▸ Tasks
[1] According to the Roon voice control thread below, why can the original poster understand that the Roon developers abandoned their voice attempt? Answer in one to three sentences.
[2] In the Roon voice control thread, how many training utterances per intent are typically needed to make things reliable?
[3] Please write the next part of the Roon voice control thread, beginning after its final post.

Source text section start

Voice Control Extension

My post about modernizing the roon SDK strayed off topic so creating a separate topic for anyone that would be interested in an extension that lets them control roon endpoints using a voice assistant like Alexa.


I’m new to roon and already wishing I could control playback using my voice. I have a lot of expertise in building conversational experiences so thinking I may take a crack at it. I know the roon developers attempted this and abandoned the project which I can understand. Developing conversational experiences is hard (or at least harder then it should be) and building a “good” experience for a domain as broad as music is doubly difficult. You often need the help of people that are experts in things like Language Understanding and Conversation Modeling. Fortunately I’m friends with some of the brightest minds in the world in these fields so I have plenty of smart people I can ask questions of should I get stuck. :slight_smile:

I have a day job that keeps me busy so this is a weekend project at best. My current project ships in 2 weeks so I have some free time coming up that I can work on this. If anyone is interested in collaborating or just kicking ideas around please feel free to chime in.

1 Like

I already have some Roon control with Alexa. Not perfect - Alexa Stop usually advances to the next track. I have Sonos in several rooms and it behaves better than Roon with Alexa. That said, I would welcome proper and full control of Roon using Alexa. Not interested in any other voice control application than Alexa since it is already well established in my home.

1 Like

Did you build the Alexa Skill yourself? If so I’m assuming you did it as a Custom Voice Skill. It sounds like you need to add more training utterances for your Stop intent unless you’re using the pre-built intents. Unfortunately this is the nature of the beast… You typically need at least 100 utterances per intent to get things reliable and then you have to be careful about how you balance your training utterances. You don’t want 200 for one intent and 50 for another. There’s about another dozen thing you have to watch out for.

I am using the built in ones. Good idea to create custom, thanks; think I will try that although most of the time I want to use voice control I am on the Sonos app.

Source text section end
Data excerpt section start

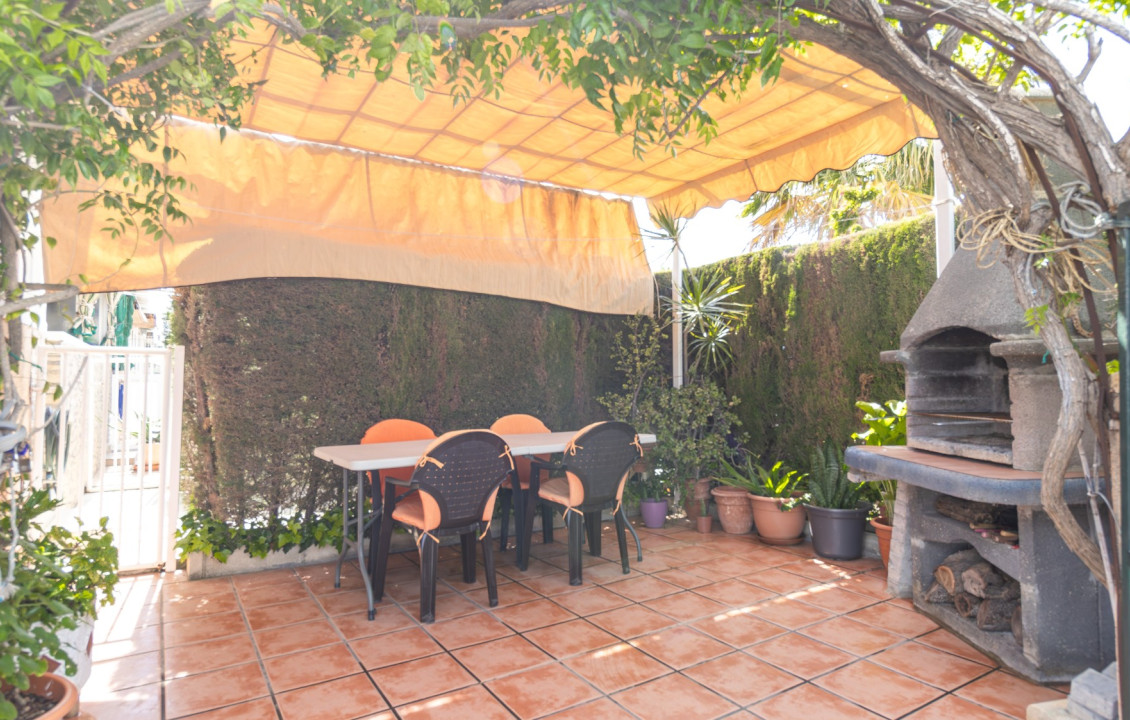For Sale - Triplex - Santa Pola - Tamarit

Data excerpt section end

▸ Answers for each item
[1] Building conversational experiences is hard, and making a good one for a domain as broad as music is doubly difficult. It often takes experts in areas like language understanding and conversation modeling.

[2] At least 100 utterances per intent.

[3]
1 Like

Hi @Steven_Ickman,
good to hear that you like to do something for Alexa. @Klaus_Engel and me we published a Roon Extension for the Apple Watch (https://rooExtend.com). This extension enables Siri to control Roon.
Maybe you are interested to contact @Klaus_Engel to talk from developer to developer.
Best DrCWO

@DrCWO I saw the rooExtend stuff… Nice work. I’d love to sync up with you, @Klaus_Engel, and others to get a better understanding of the roon related projects are going. I’m just getting started with my project so no real timelines yet for when I’ll have anything worth showing. I have a simple little extension working that can dump out now playing information for all the zones in my house. I have to admit that I was impressed with how simple the node SDK is to use. The documentation for the SDK is incomplete and has some errors but once I tweaked my code to match the actual JSON coming in over the wire, everything pretty much just worked.

I’m thinking about creating a new NPM library called roon-kit that packages up the RoonExtension class I’ve built with some other utility classes to make building roon extensions even easier. My day job is designing SDK’s so it’s difficult for me to start any new project without first building a framework :slight_smile:

Is there a separate discord server or gitter channel where developers chat? I don’t want to spam the community here if there’s a better place to get technical. I’d love to learn more about the architecture for rooExtend.


I’ve started working on this project if you want to follow along:

I have a tendency to build frameworks so I’m designing this extension as a more general purpose application called Zone Control. The primary focus will be to let you control your roon endpoints using voice but I’m designing it to be more flexible then that. A lot more flexible…

The architecture of Zone Control will be broken into a collection of controllers, endpoints, drivers, and plugins. If you’re familiar with the Media Player Remote Interfacing Specification (MPRIS) you can think of Zone Control as just a more modern version of MPRIS that’s multi-zone aware.

The main Zone Controller app will expose a series of configurable endpoints that can be used to control your systems zones via Voice, HTTP (other apps), and even MPRIS. These endpoints generate commands which get routed through a configurable set of plugins before being sent to drivers. Drivers understand how to control your systems zones (Roon, Volumio, etc,) Plugins can modify commands before their routed to a driver so you could create a plugin that does a phonetic search over your library and corrects the command “play Billy Eyelish” to “play Billie Eilish” before sending the command to the Roon Driver.

The project is just a bunch of empty stubs right now but I’m hoping to have a simple command line version of the controller working in the next week or two.